= Craig Rich =

British broadcaster and journalist (1938–2024)

Craig Rich (3 February 1938 – 1 December 2024) was a British meteorologist, journalist, radio presenter and television presenter. He was regarded as a prominent stalwart at BBC as he was regarded as the longest-serving regional weather forecaster of BBC. He was well known for documenting and articulating his thought process on the Sunday Times Golden Globe Race in 1968.

== Life and career ==
Rich was born in Plymouth on 3 February 1938. He plied his trade by joining the Merchant Navy soon after leaving Devonport High School for Boys when he was only 16 years old. Reportedly, he went to sea as a cadet with Ellerman Lines at the age of 16. He built up his career aspirations by developing a keen interest in meteorology and weather forecasting.
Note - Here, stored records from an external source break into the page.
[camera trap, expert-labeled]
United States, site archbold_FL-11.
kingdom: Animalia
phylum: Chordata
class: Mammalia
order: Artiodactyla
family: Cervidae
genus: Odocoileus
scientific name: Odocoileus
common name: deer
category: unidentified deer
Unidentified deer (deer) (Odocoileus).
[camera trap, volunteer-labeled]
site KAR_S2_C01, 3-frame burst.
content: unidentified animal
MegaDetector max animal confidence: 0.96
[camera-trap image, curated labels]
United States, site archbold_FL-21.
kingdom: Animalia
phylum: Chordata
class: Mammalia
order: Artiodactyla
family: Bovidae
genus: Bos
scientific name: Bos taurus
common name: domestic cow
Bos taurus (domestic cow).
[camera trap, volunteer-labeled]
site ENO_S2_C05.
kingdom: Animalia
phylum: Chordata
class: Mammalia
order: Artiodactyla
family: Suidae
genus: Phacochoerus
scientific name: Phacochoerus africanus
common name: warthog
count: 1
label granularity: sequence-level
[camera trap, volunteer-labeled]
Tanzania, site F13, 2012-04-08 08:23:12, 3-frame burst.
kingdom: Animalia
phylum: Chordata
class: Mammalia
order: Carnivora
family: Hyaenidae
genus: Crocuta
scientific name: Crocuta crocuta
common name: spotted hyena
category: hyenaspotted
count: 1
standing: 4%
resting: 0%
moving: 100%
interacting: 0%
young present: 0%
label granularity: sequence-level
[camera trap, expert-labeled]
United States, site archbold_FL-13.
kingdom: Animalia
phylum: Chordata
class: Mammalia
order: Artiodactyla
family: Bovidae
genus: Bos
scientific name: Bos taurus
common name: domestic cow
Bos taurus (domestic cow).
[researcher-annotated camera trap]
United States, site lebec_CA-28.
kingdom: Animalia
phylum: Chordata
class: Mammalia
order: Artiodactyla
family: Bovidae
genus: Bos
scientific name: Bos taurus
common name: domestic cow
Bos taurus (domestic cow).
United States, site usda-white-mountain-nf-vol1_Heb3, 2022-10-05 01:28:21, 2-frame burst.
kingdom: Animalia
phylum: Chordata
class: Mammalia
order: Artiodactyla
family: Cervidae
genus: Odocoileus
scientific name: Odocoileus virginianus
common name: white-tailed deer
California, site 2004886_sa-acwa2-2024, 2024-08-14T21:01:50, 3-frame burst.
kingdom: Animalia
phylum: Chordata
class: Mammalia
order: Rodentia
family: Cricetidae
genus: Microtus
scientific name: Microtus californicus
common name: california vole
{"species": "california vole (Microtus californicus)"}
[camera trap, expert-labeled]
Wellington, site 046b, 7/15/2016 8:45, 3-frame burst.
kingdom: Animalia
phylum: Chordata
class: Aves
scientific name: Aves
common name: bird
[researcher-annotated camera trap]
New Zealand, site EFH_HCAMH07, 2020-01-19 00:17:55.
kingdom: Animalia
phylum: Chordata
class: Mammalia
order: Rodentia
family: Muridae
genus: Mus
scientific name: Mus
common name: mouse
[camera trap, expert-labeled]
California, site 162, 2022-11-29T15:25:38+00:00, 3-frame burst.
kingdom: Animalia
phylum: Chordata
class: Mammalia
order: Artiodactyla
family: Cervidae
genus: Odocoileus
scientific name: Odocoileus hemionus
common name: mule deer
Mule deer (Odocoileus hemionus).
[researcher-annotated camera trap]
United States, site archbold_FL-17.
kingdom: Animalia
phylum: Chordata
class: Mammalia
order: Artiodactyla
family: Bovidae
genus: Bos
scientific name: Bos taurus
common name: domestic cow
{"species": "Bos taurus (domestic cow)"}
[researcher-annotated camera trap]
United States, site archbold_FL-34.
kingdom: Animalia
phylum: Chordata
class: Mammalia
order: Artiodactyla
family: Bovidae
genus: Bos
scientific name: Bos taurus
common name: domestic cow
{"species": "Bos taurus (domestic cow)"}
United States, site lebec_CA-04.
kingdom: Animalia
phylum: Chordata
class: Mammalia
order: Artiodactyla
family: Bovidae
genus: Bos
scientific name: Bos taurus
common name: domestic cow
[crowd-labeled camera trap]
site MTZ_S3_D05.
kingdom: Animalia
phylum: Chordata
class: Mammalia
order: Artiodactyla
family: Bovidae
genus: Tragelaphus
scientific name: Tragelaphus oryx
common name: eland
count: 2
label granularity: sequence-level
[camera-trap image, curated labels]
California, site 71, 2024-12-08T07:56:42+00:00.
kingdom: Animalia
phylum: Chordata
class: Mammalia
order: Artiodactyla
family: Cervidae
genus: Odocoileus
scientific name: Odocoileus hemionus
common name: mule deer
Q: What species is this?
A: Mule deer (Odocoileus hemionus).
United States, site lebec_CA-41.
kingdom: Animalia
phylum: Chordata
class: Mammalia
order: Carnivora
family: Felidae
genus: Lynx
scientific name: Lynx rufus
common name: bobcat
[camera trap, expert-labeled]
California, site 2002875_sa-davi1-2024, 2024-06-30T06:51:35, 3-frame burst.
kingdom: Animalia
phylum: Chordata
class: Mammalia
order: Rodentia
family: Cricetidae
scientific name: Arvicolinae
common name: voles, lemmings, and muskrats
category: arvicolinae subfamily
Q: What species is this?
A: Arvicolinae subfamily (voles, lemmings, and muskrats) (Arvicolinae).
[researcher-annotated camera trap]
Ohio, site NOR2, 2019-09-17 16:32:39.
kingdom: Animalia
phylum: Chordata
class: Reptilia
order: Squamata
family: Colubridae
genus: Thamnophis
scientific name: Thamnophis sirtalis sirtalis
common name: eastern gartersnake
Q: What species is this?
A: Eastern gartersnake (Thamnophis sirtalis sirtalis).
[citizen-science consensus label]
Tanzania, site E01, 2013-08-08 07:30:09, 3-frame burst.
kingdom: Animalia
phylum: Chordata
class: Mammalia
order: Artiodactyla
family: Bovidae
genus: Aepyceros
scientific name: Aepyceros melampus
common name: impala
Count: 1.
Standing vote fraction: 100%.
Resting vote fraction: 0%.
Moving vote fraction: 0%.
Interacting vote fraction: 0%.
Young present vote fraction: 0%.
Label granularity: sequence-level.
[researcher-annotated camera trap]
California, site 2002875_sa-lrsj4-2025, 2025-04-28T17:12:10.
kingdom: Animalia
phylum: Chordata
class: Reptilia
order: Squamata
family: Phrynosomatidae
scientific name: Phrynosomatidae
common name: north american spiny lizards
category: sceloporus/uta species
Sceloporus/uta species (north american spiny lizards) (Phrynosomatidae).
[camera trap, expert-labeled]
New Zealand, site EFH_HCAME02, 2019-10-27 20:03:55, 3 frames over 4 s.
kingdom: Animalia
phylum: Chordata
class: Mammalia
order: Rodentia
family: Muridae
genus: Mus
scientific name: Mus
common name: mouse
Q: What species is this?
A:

He specialised himself as a fully qualified master mariner and an extra master mariner, before embarking on a career oriented with media aspects.

He was appointed the navigation advisor to The Sunday Times for the segment regarding the Sunday Times Golden Globe Race in 1968. He received spotlight and acclaim for exposing the true story behind yachtsman Donald Crowhurst, whose disappearance from his trimaran in the mid-Atlantic was shrouded in mystery, before being confirmed to have committed suicide. Rich gathered and compiled conclusive evidence confirming that Donald Crowhurst had apparently lied about his progress in the 1968 Round the World Yacht Race, and Rich uncovered the truth about Crowhurst having fabricated entries in his log books during the race. Rich's research and insightful, comprehensive work on his fact-finding mission to figure out the infamous Crowhurst's disappearance in the 1968 race was deemed as a tipping point to solve the mysteries about the case. Rich also shared his expertise on the experience he had gathered from his role as the navigation advisor during the 1968 Round the World Yacht Race, by contributing to Nicholas Tomalin and Ron Hall’s book, The Strange Voyage of Donald Crowhurst.

In 1978 he joined the BBC Spotlight team in Plymouth and he served in the position for a duration of 25 years. He joined the BBC as its first regional weather forecaster. Although his job requirements initially specified to cover weather forecasting at Spotlight, he was fast-tracked to provide his knowledge expertise in other news stories circulated in the agenda of action items including 1979 Fastnet Race and the 1981 Penlee lifeboat disaster. The colleagues who worked along with him at the BBC insisted that Craig Rich would bring a sense of humor and laugh riot in the newsroom even amidst stressful circumstances.

He conducted lectures on his interested specific research areas including navigation and meteorology at the Sir John Cass School of Navigation for a stint stretching for approximately five years. He also served as the head of the Department of Shipping and Transport at Plymouth Polytechnic for ten years, where he engaged in the dual roles as a lecturer and as a tutor. In 1988, he decided to quit teaching and developed a mindset to give his firm attention on television and radio broadcasts, instead of juggling his commitments between teaching and broadcasting.

His media portfolio includes his work as presenter in BBC's coverage of the total eclipse in 1999 and he was a central figure spearheading the lineup of programmes for BBC Radio Devon. During the 1980s, he presented That’s Rich, a lineup of regional programmes. He was named as the commentator for the 1998 Tall Ships Race, where he interviewed the Princess Royal as part of BBC South West’s live coverage proceedings.

Rich died on 1 December 2024, at the age of 86.